------ SUPPLIED DATA ------

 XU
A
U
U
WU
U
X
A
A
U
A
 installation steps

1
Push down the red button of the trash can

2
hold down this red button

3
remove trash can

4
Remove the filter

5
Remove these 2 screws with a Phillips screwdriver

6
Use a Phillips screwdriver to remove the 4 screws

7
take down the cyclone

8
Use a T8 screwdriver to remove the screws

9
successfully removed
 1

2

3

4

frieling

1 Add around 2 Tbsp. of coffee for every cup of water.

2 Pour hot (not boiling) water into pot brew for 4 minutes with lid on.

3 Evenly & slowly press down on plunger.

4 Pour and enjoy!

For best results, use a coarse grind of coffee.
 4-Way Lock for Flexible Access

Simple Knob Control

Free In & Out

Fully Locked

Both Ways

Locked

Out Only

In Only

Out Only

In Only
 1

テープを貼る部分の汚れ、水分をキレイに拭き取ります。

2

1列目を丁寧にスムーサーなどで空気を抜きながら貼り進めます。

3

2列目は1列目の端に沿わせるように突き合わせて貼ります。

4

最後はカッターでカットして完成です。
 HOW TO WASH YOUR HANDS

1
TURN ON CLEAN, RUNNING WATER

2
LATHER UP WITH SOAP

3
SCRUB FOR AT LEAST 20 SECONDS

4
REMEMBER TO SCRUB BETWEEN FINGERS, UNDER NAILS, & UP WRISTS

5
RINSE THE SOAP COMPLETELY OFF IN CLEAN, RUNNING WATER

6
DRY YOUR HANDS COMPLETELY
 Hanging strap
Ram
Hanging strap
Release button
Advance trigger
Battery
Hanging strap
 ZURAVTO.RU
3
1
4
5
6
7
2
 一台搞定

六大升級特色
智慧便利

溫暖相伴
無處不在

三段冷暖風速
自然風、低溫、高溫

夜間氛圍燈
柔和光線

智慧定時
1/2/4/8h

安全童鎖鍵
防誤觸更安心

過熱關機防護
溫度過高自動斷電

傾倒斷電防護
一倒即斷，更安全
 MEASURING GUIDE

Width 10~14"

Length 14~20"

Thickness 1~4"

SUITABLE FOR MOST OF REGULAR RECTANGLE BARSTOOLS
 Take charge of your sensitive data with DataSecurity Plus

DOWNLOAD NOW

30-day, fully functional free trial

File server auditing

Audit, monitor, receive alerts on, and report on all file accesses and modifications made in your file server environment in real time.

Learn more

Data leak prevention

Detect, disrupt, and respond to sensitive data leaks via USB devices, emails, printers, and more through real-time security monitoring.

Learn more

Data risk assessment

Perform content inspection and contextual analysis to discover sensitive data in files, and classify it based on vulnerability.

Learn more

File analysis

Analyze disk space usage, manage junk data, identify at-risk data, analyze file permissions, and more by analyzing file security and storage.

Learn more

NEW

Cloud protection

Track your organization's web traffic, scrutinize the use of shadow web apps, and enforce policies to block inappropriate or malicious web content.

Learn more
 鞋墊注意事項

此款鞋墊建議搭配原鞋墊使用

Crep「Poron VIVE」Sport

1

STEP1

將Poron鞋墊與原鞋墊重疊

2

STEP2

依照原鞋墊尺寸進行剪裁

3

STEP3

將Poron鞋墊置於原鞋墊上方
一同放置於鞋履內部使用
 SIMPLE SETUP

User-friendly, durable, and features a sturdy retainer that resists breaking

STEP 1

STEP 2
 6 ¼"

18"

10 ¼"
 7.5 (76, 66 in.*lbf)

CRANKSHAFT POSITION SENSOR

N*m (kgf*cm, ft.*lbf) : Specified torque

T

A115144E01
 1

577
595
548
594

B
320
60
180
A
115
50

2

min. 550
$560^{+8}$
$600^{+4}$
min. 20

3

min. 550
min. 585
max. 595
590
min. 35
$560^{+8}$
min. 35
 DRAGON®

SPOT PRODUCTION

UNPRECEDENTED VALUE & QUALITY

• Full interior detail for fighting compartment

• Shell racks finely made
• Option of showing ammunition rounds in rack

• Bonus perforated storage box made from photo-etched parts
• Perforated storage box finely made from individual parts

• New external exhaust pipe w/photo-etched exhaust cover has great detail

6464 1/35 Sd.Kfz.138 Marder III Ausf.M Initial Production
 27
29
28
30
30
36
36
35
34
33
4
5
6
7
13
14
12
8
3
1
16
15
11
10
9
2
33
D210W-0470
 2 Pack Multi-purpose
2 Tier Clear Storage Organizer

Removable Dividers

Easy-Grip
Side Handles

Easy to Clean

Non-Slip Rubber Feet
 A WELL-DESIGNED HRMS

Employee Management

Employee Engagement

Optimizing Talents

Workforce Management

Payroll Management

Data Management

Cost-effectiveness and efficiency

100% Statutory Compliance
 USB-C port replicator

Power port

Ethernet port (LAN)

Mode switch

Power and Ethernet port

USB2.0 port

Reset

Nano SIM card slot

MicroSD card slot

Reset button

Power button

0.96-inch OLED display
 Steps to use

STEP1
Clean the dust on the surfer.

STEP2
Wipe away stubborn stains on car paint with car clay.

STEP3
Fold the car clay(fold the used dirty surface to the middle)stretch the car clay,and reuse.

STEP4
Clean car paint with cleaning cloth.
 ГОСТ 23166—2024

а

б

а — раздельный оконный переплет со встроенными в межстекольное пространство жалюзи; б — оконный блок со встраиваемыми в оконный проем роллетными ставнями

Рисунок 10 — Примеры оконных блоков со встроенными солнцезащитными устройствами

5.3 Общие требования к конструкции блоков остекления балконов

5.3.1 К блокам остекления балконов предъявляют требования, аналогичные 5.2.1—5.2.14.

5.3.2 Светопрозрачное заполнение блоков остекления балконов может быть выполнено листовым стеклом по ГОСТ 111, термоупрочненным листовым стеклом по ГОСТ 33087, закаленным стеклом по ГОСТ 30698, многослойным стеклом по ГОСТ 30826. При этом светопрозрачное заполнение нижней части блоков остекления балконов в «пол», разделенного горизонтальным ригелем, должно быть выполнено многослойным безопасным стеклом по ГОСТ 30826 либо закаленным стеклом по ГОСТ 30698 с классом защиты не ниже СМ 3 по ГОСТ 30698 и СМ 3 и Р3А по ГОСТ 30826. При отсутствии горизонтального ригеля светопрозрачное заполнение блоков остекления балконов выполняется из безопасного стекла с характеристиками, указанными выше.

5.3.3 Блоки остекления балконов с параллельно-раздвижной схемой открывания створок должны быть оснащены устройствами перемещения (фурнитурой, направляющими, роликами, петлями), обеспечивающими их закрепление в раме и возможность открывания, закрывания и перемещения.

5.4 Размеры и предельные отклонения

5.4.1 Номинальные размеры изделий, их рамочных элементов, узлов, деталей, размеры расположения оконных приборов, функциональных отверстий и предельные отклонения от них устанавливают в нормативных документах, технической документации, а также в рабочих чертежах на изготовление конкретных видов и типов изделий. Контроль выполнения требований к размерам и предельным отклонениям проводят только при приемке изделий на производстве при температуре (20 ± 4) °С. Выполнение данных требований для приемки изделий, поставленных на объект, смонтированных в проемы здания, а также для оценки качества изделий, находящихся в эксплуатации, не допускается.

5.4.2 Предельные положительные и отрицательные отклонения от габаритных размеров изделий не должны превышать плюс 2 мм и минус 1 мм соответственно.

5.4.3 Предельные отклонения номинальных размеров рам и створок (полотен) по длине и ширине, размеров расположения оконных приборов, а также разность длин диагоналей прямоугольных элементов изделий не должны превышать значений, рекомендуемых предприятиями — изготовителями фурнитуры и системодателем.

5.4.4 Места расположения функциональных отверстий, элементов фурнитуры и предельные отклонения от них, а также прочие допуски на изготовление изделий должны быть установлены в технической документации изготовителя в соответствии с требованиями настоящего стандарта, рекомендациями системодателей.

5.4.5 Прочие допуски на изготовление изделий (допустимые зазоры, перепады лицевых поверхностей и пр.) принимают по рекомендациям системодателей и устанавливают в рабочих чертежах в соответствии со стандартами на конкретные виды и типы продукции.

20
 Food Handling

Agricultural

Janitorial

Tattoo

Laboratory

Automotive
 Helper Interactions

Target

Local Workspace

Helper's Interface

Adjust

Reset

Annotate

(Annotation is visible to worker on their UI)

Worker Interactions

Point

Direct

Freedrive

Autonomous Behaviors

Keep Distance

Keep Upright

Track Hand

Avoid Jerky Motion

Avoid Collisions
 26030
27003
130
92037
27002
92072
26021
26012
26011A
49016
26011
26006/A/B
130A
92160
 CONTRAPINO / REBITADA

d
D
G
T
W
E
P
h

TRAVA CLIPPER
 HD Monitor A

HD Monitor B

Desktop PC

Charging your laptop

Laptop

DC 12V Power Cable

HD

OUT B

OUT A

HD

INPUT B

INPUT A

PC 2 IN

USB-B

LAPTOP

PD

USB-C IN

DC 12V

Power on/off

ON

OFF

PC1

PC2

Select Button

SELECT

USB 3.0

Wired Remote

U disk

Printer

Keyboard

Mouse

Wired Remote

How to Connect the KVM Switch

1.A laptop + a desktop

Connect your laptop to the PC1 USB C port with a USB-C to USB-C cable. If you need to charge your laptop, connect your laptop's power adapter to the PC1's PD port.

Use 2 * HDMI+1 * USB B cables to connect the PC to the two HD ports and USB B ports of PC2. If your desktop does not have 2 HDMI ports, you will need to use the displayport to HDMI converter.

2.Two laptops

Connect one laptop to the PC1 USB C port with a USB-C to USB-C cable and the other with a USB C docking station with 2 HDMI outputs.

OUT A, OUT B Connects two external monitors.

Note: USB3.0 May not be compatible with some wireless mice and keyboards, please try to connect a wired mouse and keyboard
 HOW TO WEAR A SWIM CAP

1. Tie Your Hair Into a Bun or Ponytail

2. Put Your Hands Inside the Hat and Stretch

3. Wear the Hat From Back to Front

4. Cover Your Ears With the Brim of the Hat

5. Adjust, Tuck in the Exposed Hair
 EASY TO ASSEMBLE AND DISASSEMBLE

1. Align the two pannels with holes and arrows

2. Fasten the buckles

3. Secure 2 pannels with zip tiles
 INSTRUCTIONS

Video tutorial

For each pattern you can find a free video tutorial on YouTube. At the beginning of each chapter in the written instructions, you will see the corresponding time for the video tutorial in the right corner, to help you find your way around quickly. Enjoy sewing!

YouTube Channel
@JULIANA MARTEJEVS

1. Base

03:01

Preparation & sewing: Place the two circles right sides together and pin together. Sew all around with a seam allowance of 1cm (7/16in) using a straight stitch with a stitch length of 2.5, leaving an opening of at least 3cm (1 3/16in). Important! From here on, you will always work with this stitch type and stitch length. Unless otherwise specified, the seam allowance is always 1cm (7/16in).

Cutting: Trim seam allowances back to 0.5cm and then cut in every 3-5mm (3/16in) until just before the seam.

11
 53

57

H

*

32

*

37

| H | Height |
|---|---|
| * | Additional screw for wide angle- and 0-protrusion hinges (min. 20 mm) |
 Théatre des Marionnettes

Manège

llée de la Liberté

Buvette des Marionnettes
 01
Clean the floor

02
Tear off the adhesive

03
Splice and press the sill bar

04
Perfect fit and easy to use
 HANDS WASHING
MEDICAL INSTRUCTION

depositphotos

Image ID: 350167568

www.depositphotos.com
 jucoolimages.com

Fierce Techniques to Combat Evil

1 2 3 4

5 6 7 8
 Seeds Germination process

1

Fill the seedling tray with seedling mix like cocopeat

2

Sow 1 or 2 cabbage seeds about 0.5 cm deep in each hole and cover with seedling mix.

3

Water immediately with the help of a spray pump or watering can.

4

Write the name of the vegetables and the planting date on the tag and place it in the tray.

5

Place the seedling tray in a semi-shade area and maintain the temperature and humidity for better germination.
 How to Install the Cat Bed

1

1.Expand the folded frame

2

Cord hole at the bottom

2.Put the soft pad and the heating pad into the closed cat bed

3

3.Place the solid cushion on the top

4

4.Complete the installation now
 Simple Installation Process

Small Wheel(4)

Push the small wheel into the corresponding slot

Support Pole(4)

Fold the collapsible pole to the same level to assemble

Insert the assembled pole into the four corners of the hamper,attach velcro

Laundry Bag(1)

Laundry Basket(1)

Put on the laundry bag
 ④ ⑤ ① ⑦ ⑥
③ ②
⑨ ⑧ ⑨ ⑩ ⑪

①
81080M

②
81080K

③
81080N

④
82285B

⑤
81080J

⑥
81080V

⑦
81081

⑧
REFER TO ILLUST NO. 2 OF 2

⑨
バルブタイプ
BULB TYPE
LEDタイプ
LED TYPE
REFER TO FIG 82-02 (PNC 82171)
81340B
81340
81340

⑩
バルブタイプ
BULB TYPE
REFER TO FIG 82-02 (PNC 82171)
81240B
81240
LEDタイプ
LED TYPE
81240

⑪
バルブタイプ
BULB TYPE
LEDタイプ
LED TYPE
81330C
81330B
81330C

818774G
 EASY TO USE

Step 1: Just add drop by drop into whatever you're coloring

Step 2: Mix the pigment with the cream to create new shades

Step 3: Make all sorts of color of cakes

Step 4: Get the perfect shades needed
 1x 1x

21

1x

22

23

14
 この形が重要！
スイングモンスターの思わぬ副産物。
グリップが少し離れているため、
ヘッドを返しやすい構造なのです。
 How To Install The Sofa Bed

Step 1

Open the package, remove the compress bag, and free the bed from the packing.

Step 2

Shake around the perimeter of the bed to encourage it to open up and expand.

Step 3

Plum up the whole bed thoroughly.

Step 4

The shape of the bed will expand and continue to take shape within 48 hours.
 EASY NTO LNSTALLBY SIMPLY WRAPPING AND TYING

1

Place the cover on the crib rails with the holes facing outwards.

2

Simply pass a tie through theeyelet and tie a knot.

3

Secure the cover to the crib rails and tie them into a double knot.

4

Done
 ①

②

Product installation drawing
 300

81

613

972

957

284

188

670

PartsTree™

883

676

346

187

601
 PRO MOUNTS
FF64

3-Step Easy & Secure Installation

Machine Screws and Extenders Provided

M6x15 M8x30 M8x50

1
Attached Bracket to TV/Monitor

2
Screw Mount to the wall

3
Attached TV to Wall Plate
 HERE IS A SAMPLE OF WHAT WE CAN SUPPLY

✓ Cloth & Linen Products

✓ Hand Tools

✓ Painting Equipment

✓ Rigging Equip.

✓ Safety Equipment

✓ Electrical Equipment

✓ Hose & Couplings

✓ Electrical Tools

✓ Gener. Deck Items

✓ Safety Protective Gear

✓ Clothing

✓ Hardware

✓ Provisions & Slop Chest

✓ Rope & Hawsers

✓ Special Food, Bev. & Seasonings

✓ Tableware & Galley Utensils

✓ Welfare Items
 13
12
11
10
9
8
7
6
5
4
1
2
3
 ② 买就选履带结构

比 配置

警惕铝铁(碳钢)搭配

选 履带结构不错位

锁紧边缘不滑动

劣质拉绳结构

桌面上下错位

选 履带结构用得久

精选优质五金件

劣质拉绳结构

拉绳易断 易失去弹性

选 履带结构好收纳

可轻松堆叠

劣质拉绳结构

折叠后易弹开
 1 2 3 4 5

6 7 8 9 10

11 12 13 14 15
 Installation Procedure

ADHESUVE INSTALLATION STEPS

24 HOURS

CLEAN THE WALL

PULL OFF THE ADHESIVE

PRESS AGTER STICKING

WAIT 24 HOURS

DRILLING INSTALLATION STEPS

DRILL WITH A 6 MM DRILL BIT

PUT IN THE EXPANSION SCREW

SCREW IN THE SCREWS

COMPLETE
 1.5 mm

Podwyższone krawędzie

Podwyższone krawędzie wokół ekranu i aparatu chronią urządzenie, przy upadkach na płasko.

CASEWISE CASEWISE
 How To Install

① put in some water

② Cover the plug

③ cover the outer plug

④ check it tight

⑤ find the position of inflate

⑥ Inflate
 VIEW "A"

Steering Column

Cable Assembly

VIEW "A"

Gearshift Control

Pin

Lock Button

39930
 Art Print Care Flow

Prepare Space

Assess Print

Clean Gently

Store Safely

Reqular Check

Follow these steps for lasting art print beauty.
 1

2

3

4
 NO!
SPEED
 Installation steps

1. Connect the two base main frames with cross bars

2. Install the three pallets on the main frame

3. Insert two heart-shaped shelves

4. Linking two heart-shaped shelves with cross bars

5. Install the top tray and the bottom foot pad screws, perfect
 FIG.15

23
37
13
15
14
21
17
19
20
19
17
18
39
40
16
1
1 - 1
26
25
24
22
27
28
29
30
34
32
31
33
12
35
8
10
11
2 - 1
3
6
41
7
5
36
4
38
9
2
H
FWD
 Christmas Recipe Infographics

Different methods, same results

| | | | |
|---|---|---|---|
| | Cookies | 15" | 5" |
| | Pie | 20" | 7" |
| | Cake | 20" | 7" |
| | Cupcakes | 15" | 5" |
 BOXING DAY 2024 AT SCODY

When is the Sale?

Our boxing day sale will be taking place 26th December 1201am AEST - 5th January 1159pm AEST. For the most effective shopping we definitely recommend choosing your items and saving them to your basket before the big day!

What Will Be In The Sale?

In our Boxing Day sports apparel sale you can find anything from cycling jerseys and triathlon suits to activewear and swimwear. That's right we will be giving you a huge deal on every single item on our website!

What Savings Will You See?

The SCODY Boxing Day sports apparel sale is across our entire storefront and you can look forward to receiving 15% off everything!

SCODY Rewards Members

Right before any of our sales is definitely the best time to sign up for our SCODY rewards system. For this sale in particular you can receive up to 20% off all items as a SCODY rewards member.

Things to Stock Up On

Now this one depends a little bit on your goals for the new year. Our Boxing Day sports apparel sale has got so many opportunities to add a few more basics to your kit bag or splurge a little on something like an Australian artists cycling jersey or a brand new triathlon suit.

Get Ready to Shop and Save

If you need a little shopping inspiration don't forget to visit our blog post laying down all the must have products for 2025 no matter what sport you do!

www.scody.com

------

▸ **TASK DETAILS**
With "slot" as the string to match, show every line of the entries above that has it.

▸ **WRITTEN ANSWER**
Nano SIM card slot
MicroSD card slot
Push the small wheel into the corresponding slot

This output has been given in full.